Please copy out the text below about the Utah Navajo trust fund dispute word for word, in full.

Text:
────────────────────

The move came after the chapter voted 57-30 to reject a resolution proposed by Mark Maryboy to appoint two members to the board of the newly formed Utah Dineh Corp., which Maryboy is pushing to replace the state of Utah as the next trustee of the $30 million fund.

Maryboy has proposed his own consulting firm, M. Maryboy Consulting Inc., to act as CEO of the Utah Dineh Corp.

Utah Dineh, which is nonprofit, also has the support of Sen. Robert Bennett, R-Utah, who has introduced legislation in Congress to designate it as the trustee.

But earlier this month, the Navajo Nation Council sent a delegation to Washington to lobby against Bennett's bill, saying that a committee of the tribal council would be better equipped to manage the fund.

So far Aneth Chapter has supported neither position. At a heated special meeting last month that saw at least one participant jailed for unruly conduct, Chapter President John Billie accused Maryboy, his brother Delegate Kenneth Maryboy (Aneth/Mexican Water/Red Mesa), and others of meeting with Bennett behind the chapter's back to craft the legislation.

Both Maryboys denied that accusation at Tuesday's meeting.

"Who am I to influence a United States senator?" Kenneth Maryboy said.

According to Mark Maryboy, the other six Utah Navajo chapters are supporting the Bennett bill, S. 1690.

But Billie said he sees no way S. 1690 will even make it out of the Senate Indian Affairs Committee since the Navajo Nation Council opposes it.

"Even John McCain (R-Ariz.), Bennett's fellow Republican, doesn't support it," he said.

────────────────────

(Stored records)

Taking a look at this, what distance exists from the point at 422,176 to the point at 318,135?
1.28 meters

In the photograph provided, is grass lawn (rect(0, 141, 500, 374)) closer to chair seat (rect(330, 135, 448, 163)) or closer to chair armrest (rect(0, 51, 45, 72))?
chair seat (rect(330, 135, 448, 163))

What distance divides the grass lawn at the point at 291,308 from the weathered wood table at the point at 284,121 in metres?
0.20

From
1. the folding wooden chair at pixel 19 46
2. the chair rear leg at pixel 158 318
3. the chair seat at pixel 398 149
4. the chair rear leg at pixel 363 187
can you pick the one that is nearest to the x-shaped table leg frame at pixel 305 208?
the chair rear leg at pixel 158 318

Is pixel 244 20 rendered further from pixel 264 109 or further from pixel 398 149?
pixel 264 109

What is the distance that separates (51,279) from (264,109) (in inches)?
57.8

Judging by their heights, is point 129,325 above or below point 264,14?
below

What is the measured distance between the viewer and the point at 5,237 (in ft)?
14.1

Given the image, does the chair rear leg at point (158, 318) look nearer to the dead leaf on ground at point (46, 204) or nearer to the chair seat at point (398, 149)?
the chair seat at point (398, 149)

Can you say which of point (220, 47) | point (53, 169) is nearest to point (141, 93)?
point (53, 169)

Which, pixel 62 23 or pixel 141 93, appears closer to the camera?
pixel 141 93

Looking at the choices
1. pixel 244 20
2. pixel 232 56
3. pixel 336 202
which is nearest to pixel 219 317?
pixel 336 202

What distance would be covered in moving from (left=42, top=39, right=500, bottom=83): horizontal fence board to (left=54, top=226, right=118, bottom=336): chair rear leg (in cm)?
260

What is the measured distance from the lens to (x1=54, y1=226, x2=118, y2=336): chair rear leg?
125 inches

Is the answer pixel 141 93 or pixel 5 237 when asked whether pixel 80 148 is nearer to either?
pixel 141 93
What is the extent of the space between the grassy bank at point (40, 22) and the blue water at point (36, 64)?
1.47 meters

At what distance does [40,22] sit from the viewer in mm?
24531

────────────────────

Task answer:
The move came after the chapter voted 57-30 to reject a resolution proposed by Mark Maryboy to appoint two members to the board of the newly formed Utah Dineh Corp., which Maryboy is pushing to replace the state of Utah as the next trustee of the $30 million fund.

Maryboy has proposed his own consulting firm, M. Maryboy Consulting Inc., to act as CEO of the Utah Dineh Corp.

Utah Dineh, which is nonprofit, also has the support of Sen. Robert Bennett, R-Utah, who has introduced legislation in Congress to designate it as the trustee.

But earlier this month, the Navajo Nation Council sent a delegation to Washington to lobby against Bennett's bill, saying that a committee of the tribal council would be better equipped to manage the fund.

So far Aneth Chapter has supported neither position. At a heated special meeting last month that saw at least one participant jailed for unruly conduct, Chapter President John Billie accused Maryboy, his brother Delegate Kenneth Maryboy (Aneth/Mexican Water/Red Mesa), and others of meeting with Bennett behind the chapter's back to craft the legislation.

Both Maryboys denied that accusation at Tuesday's meeting.

"Who am I to influence a United States senator?" Kenneth Maryboy said.

According to Mark Maryboy, the other six Utah Navajo chapters are supporting the Bennett bill, S. 1690.

But Billie said he sees no way S. 1690 will even make it out of the Senate Indian Affairs Committee since the Navajo Nation Council opposes it.

"Even John McCain (R-Ariz.), Bennett's fellow Republican, doesn't support it," he said.